Unlike bare Make, the separate configure step ensures that changes to arguments, environment variables and command output are not partially applied in subsequent builds, which would lead to a stale build.
Like Ninja, Meson does not support globbing of source files.[6] By requiring all source files to be listed in the build definition files, the build definition file timestamps are sufficient to determine if the set of source files has changed, thereby ensuring that removed source files are detected. CMake supports globbing, but recommends against it for the same reason.[10]
Meson uses ccache automatically if installed. It also detects changes to symbol tables of shared libraries to skip relinking executables against the library when there are no ABI changes. Precompiled headers are supported, but requires configuration. Debug builds are without optimization by default.
speed feature | Meson | CMake | Make |
---|---|---|---|
Prohibits stale builds (partial rebuild against input change) | Yes (unless there are bugs) | If not globbing source files | Recursive Make (an idiomatic pattern) is broken in this respect[11] |
The target that runs tests depends on the tests being built (e.g. test depends on all ) |
Yes | No, and add_dependencies(test all) is forbidden, because the test target is reserved.[12] |
Trivial to add |
Ccache | Automatic | Trivial to add | Trivial to add |
Distcc | Trivial to add | Trivial to add | Trivial to add |
Symbol table aware relinking | Yes | Do it yourself | Do it yourself |
Precompiled headers | Optional | CMake ≥ 3.16[13][1] | Do it yourself |
A stated goal of Meson is to facilitate modern development practices. As such, Meson knows how to do unity builds, build with test coverage, link time optimization etc without the programmer having to write support for this.
Meson | CMake | Autotools | |
---|---|---|---|
Generate a configure script |
No | No | make dist
|
Set correct library installation directory on x86_64 Unix | Automatic | Not standardized | ./configure --libdir=/usr/lib64
|
Meson can automatically find and use external dependencies via pkg-config, CMake, and project-specific lookups,[14] but this only finds installed dependencies, which Meson can not do anything about. Alternatively, or as a fallback, a dependency can be provided as a subproject – a Meson project within another, either contained or as a download link, possibly with patches.[15] This lets Meson resolve dependency hell for the convenience of casual users who want to compile the project, but may contribute to software bloat if a common installed dependency could have been used instead. The mode favored by Linux packagers is therefore fallback.[16]
Meson supports Meson and CMake subprojects. A Meson build file may also refer to the WrapDB service.[15]

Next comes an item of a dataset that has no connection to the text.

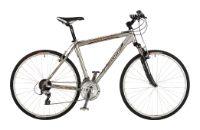 Велосипед Author Classic (2010)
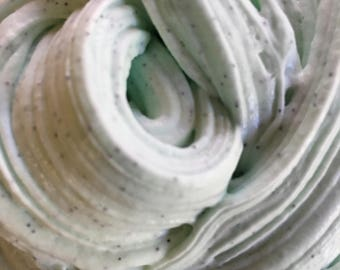 Mint Chocolate Chip Ice Cream* Butter Slime (Scented)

use case | Meson | CMake | Cargo |
---|---|---|---|
Finding installed dependencies | pkg-config, CMake packages | CMake module, pkg-config | ? |
Downloading dependencies automatically | subproject | FetchContent[17] | Cargo dependency |
Finding installed dependencies, with download fallback | pkg-config + subproject | CMake module/pkg-config + FetchContent |
? |
pkg-config file generator | Yes | No | No |
Facilitate use as an auto-downloadable dependency | Can be used as a Meson subproject | No | With registration to crates |
Cross compilation requires extra configuration, which Meson supports in the form of a separate cross file, which can be external to the Meson project.[18]

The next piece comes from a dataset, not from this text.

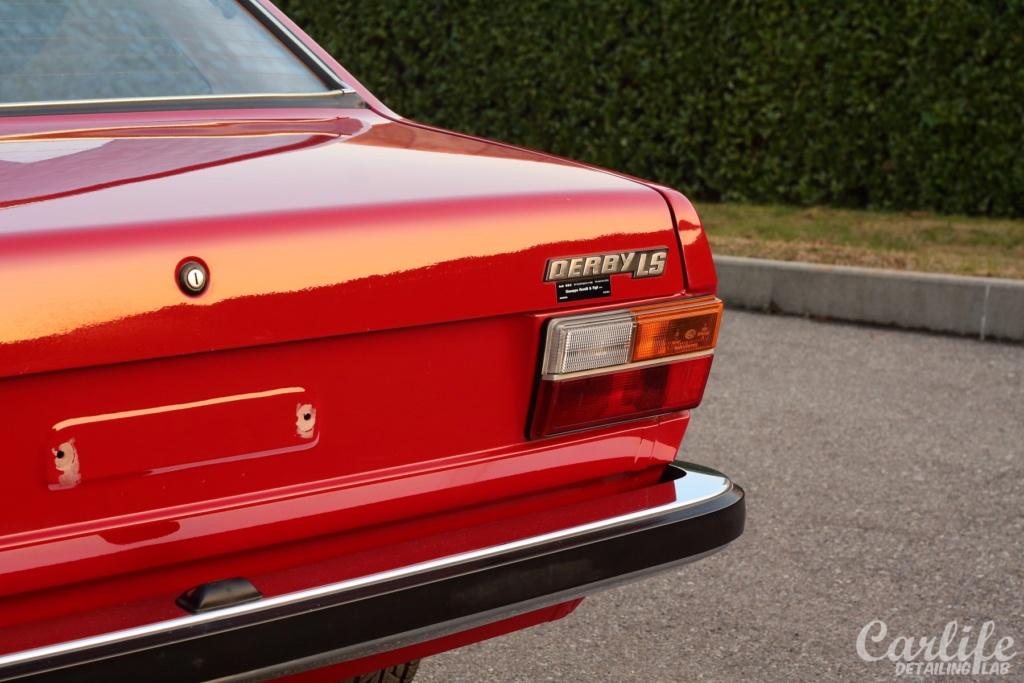 1978 VW derby LS Img_2065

GNOME has made it a goal to port its projects to Meson.[19] As of late 2017, GNOME Shell itself exclusively requires Meson after abandoning Autotools,[20] and central components like GTK+, Clutter-GTK, GLib and GStreamer can be built with Meson.[19]
Many freedesktop.org projects have switched to Meson. Systemd relies on Meson since dropping Autotools in version 234,[21] and also X.Org[22] and Mesa[23] were ported to Meson.

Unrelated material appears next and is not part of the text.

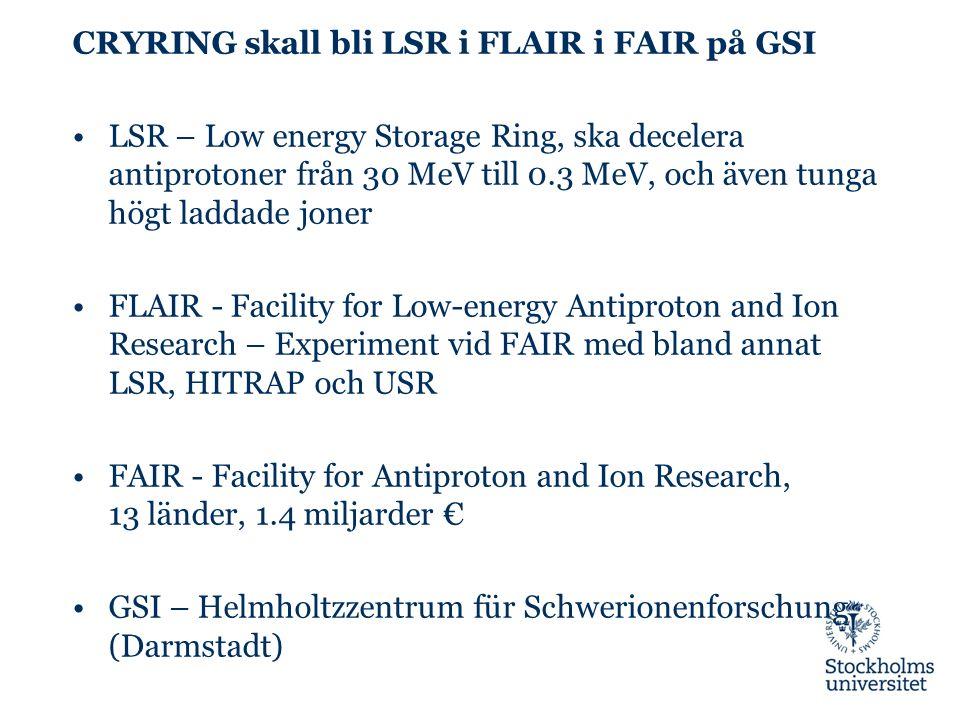 CRYRING skall bli LSR i FLAIR i FAIR på GSI LSR – Low energy Storage Ring, ska decelera antiprotoner från 30 MeV till 0.3 MeV, och även tunga högt laddade joner FLAIR - Facility for Low-energy Antiproton and Ion Research – Experiment vid FAIR med bland annat LSR, HITRAP och USR FAIR - Facility for Antiproton and Ion Research, 13 länder, 1.4 miljarder € GSI – Helmholtzzentrum für Schwerionenforschung (Darmstadt)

Meson's support for Fortran and Cython was improved to help various scientific projects in their switch from setuptools to Meson, for example SciPy.[24] Meson can also be used as a PEP517 backend to build Python wheels, via the meson-python package.[25]
Other notable projects using Meson include QEMU and PostgreSQL; the Meson homepage lists further projects using Meson.[26]